La sicurezza urbana non è solo una questione di presenza fisica. È, soprattutto, una questione di presenza strategica. Presidiare non basta: bisogna capire il territorio, leggerne i segnali, anticiparne le vulnerabilità. Non è il controllore a perdere il controllo. È il crimine ad approfittare dei vuoti che spesso si generano. Ma oggi abbiamo gli strumenti per colmare quei vuoti, prima che diventino voragini.
Dall’analisi statica alla previsione dinamica: un cambio di paradigma
Il controllo del territorio, storicamente affidato al pattugliamento e alla repressione, ha mostrato limiti evidenti. I dati contenuti nel Secondo Rapporto su Criminalità e Sicurezza a Napoli evidenziano come i reati predatori, in particolare quelli commessi ai danni di turisti, siano fortemente legati a logiche territoriali, ciclicità orarie e presenza di target vulnerabili. Il territorio non è neutro. È organizzato per fasi, e queste fasi generano opportunità anche per il crimine. “Le aree a rischio cambiano di ora in ora, di giorno in giorno, in relazione alla distribuzione di vittime e target.” (Di Gennaro, Lombardo et al., 2023)
Il caso via Carbonara: una zona di caccia urbana. Nel quartiere centrale di Napoli, tra via Carbonara e via Cesare Rossaroll, si è svolta una delle sperimentazioni più significative del sistema predittivo XLAW. Qui, un soggetto armato colpiva sistematicamente turisti stranieri, approfittando della routine prevedibile dei flussi turistici e delle caratteristiche dell’area. La tecnologia XLAW ha consentito di identificare il modello criminale, isolare la zone di caccia, e suggerire l’intervento preventivo delle pattuglie in orari e giorni precisi.
Reati predatori---Prima dell’intervento XLAW-----Dopo XLAW
Via Carbonara---------------15------------------------3------
Via Rossaroll--------------- 18------------------------2------
In due mesi, la strategia ha ridotto i reati da 33 a 5
Prevedere per prevenire: la logica delle zone di caccia.

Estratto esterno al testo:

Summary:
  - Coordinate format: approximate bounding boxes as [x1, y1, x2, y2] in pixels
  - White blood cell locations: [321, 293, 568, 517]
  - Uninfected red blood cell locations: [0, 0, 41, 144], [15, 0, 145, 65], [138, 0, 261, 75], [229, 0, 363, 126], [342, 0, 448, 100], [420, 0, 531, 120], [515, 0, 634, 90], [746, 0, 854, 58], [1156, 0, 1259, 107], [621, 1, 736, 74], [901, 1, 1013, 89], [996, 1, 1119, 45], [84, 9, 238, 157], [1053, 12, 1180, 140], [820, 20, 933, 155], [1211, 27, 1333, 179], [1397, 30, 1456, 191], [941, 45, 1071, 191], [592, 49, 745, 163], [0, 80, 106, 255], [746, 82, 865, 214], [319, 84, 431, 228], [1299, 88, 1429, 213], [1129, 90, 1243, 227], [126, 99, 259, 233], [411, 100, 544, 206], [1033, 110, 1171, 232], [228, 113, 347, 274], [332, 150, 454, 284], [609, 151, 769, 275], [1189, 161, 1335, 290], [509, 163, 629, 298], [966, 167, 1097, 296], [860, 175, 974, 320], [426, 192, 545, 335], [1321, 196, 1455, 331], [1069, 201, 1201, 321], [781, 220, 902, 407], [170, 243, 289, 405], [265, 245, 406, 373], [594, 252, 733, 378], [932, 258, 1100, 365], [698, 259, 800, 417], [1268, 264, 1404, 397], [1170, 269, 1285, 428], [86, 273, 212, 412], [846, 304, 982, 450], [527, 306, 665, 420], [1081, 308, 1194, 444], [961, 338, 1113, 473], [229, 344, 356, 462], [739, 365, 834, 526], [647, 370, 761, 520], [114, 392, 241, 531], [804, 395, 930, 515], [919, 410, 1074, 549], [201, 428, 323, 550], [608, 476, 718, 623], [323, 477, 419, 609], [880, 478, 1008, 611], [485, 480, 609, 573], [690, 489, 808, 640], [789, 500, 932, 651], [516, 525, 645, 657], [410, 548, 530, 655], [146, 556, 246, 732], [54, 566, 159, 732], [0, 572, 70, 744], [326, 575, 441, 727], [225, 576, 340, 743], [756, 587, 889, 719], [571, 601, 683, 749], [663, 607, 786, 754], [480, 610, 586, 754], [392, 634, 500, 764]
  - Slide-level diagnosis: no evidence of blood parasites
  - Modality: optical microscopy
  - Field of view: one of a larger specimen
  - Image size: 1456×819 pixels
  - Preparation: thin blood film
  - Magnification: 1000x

Il sistema sperimentato, non si basa su modelli statistici rigidi, ma su un algoritmo euristico, in grado di aggiornare ogni 30 minuti i “punti caldi” su mappa georeferenziata.
Ogni zona viene monitorata per:- Flussi di persone
- Eventi ricorrenti
- Tipologie di vittime e oggetti rubati
- Modalità operative degli aggressori.
Questa analisi consente di:
- Intervenire prima che il reato si verifichi
- Dislocare in modo ottimale le risorse
- Aumentare la percezione di sicurezza tra i cittadini.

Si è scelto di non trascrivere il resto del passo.